The Worst Record Covers in The World ou Comment rire du pire

Besoin d’une idée pour des vacances rock’n’roll ? Direction l’Angleterre, non pas pour aller au festival de Reading ou au David Bowie Centre du Victoria & Albert Museum, non non, cette année, vous allez à Mansfield, dans le Nottinghamshire. Une fois arrivés, posez vos valises au pub du coin et filez découvrir l’exposition « Worst Record Covers » au Mansfield Museum.

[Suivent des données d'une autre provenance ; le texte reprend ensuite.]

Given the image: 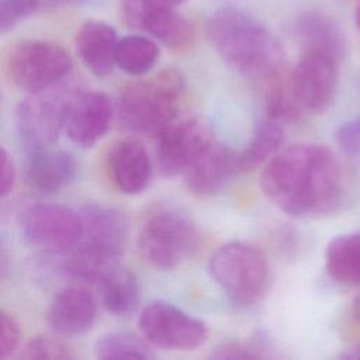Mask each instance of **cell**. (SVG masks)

L’exposition en question, multi-récompensée et loufoquement géniale, réunit quelques quatre cents pochettes de disques amoureusement collectionnées par Steve Goldman d’après un seul critère : elles sont toutes affreuses. Et encore affreuses, c’est un euphémisme ! Grotesques, bâclées, hideuses, à côté de la plaque, et surtout totalement absurdes, ces exemples de créativité graphique débridée provoquent à coup sûr – à moins d’être aveugle ou totalement dénué d’humour – d’irrépressibles crises de fous rires.

Wild Butter - Wild Butter

Wild Butter – Wild Butter

Tout commence dans les années 80 lorsque Steve Goldman tombe par hasard sur un album au prix très raisonnable (10 pence) et à la pochette… comment dire ? A mi-chemin entre l’Île du docteur Moreau et un Gérard Majax sous acide, Roadstar, du groupe Peter Rabbitt (CQFD) est un chef d’œuvre du genre. Le pire : le groupe n’était pour rien dans ce naufrage visuel – une idée de la maison de disques -, et pratiquement aucun amateur de rock n’eut envie de se procurer l’album, probablement pétrifié à l’idée d’être vu avec une telle œuvre sous le bras.

Peter Rabbitt - Roadstar

Peter Rabbitt – Roadstar

Qu’importe, le ver était dans le fruit, ou plutôt le diamant dans le sillon, et Steve, encouragé par l’incrédulité familiale, décide de se lancer dans la plus monstrueuse, et hilarante, des collections. Il le dit lui-même, le but est avant tout de faire rire, et ce, que l’on soit amateur de musique ou pas. Rien ne le satisfait plus que lorsque les visiteurs s’esclaffent, incrédules, et découvrent un nouveau pan de la pop culture et de l’histoire musicale, aussi décalé soit-il.

Sont en effet rassemblées là de véritables pépites, que dis-je, des chefs-d’œuvre, fruits d’un génie humain sans limite et garanti sans IA, la plupart des albums datant d’avant les années 1990. Photo-montages ratés, titres ou noms d’artistes complètement fumeux, physiques « de rêve » et détails arrivant comme des cheveux sur la soupe : rien ne vous sera épargné. Pour ma part, je ne me suis toujours pas remise de « Disco do Fofão », probablement un disque pour enfant brésilien, mais mieux vaut ne pas le savoir, c’est presque aussi traumatisant que le Christ défiguré de Borja en 2012.

Disco Do Fofão 2 - Fofão

Disco Do Fofão 2 – Fofão

Enfin, au Mansfield Museum, il sera également possible, en parallèle de l’exposition, de se prendre en photo, d’inscrire ses enfants à des activités (réaliser un immonde visuel d’album pour l’offrir à papa et maman ?) et de voter, entre autre, pour la pire pochette. Il y a fort à parier que les débats, encouragés, par Steve Goldman, feront rage, car, après tout, qu’est-ce que le laid ?

A noter également, les visiteurs pourront s’y procurer The Art Of The Bizarre Vinyl Sleeve, ouvrage de référence et « presque » catalogue de l’exposition. Veinards, va !

The Art Of The Bizarre Vinyl Sleeve

The Art Of The Bizarre Vinyl Sleeve

The Mansfield Museum, The Worst Record Covers In The World, du 6 juin au 29 août 2026
Leemin Street, Mansfield, Nottinghamshire,

Se loger, et en profiter pour visiter la forêt de Sherwood :

– The Dukeries Lodge  à Edwinstowe, à une dizaine de minutes en voiture de Mansfield, un hôtel pub-restaurant à la superbe façade avec toutes les commodités.

– Cosy Cottage, Log Fire & Garden, une maisonnette de vacances à louer en plein cœur de Mansfield pour se la jouer « So British ».